Records for processing>
• • • •

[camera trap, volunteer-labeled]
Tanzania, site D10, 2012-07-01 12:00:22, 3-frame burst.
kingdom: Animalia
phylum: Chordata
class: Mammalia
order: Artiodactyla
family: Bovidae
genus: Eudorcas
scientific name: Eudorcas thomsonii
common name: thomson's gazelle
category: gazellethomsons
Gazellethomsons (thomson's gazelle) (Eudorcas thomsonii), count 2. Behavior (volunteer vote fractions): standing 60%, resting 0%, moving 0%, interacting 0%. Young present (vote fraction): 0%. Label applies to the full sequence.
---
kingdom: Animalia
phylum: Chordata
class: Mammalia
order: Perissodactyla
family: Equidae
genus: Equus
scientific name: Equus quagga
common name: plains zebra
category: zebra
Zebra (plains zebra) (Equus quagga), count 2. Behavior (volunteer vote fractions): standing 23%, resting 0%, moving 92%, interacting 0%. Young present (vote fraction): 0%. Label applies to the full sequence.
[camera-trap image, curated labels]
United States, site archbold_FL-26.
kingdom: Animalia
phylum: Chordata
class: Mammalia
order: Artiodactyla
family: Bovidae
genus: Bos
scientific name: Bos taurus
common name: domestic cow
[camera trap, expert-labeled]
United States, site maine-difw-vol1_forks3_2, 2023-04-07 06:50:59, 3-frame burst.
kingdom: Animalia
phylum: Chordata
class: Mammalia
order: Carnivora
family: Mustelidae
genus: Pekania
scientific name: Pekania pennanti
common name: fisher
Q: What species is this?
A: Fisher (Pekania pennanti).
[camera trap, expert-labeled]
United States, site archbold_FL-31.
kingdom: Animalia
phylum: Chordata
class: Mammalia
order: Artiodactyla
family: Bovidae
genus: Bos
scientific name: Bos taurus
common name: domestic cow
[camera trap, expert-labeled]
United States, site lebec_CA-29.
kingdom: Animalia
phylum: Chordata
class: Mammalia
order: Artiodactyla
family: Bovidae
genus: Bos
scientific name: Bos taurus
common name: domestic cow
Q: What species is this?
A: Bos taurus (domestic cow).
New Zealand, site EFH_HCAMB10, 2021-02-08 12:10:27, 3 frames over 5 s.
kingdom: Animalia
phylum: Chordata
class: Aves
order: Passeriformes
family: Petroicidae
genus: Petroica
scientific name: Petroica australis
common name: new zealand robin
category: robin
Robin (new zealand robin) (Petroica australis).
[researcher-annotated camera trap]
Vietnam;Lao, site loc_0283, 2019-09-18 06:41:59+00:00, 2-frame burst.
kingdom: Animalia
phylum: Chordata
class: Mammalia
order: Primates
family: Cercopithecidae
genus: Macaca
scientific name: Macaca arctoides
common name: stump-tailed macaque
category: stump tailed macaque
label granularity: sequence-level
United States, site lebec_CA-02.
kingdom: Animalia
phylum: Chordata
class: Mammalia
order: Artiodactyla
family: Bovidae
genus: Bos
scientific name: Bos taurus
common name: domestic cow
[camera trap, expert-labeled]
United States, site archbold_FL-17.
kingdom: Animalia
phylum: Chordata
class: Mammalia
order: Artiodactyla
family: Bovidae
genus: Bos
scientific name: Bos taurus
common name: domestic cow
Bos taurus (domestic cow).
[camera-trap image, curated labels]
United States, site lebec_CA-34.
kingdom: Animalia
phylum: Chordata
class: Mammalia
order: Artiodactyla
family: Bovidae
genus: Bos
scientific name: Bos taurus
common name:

• • • •

Retype the listing exactly.

[camera trap, volunteer-labeled]
Tanzania, site D10, 2012-07-01 12:00:22, 3-frame burst.
kingdom: Animalia
phylum: Chordata
class: Mammalia
order: Artiodactyla
family: Bovidae
genus: Eudorcas
scientific name: Eudorcas thomsonii
common name: thomson's gazelle
category: gazellethomsons
Gazellethomsons (thomson's gazelle) (Eudorcas thomsonii), count 2. Behavior (volunteer vote fractions): standing 60%, resting 0%, moving 0%, interacting 0%. Young present (vote fraction): 0%. Label applies to the full sequence.
---
kingdom: Animalia
phylum: Chordata
class: Mammalia
order: Perissodactyla
family: Equidae
genus: Equus
scientific name: Equus quagga
common name: plains zebra
category: zebra
Zebra (plains zebra) (Equus quagga), count 2. Behavior (volunteer vote fractions): standing 23%, resting 0%, moving 92%, interacting 0%. Young present (vote fraction): 0%. Label applies to the full sequence.
[camera-trap image, curated labels]
United States, site archbold_FL-26.
kingdom: Animalia
phylum: Chordata
class: Mammalia
order: Artiodactyla
family: Bovidae
genus: Bos
scientific name: Bos taurus
common name: domestic cow
[camera trap, expert-labeled]
United States, site maine-difw-vol1_forks3_2, 2023-04-07 06:50:59, 3-frame burst.
kingdom: Animalia
phylum: Chordata
class: Mammalia
order: Carnivora
family: Mustelidae
genus: Pekania
scientific name: Pekania pennanti
common name: fisher
Q: What species is this?
A: Fisher (Pekania pennanti).
[camera trap, expert-labeled]
United States, site archbold_FL-31.
kingdom: Animalia
phylum: Chordata
class: Mammalia
order: Artiodactyla
family: Bovidae
genus: Bos
scientific name: Bos taurus
common name: domestic cow
[camera trap, expert-labeled]
United States, site lebec_CA-29.
kingdom: Animalia
phylum: Chordata
class: Mammalia
order: Artiodactyla
family: Bovidae
genus: Bos
scientific name: Bos taurus
common name: domestic cow
Q: What species is this?
A: Bos taurus (domestic cow).
New Zealand, site EFH_HCAMB10, 2021-02-08 12:10:27, 3 frames over 5 s.
kingdom: Animalia
phylum: Chordata
class: Aves
order: Passeriformes
family: Petroicidae
genus: Petroica
scientific name: Petroica australis
common name: new zealand robin
category: robin
Robin (new zealand robin) (Petroica australis).
[researcher-annotated camera trap]
Vietnam;Lao, site loc_0283, 2019-09-18 06:41:59+00:00, 2-frame burst.
kingdom: Animalia
phylum: Chordata
class: Mammalia
order: Primates
family: Cercopithecidae
genus: Macaca
scientific name: Macaca arctoides
common name: stump-tailed macaque
category: stump tailed macaque
label granularity: sequence-level
United States, site lebec_CA-02.
kingdom: Animalia
phylum: Chordata
class: Mammalia
order: Artiodactyla
family: Bovidae
genus: Bos
scientific name: Bos taurus
common name: domestic cow
[camera trap, expert-labeled]
United States, site archbold_FL-17.
kingdom: Animalia
phylum: Chordata
class: Mammalia
order: Artiodactyla
family: Bovidae
genus: Bos
scientific name: Bos taurus
common name: domestic cow
Bos taurus (domestic cow).
[camera-trap image, curated labels]
United States, site lebec_CA-34.
kingdom: Animalia
phylum: Chordata
class: Mammalia
order: Artiodactyla
family: Bovidae
genus: Bos
scientific name: Bos taurus
common name:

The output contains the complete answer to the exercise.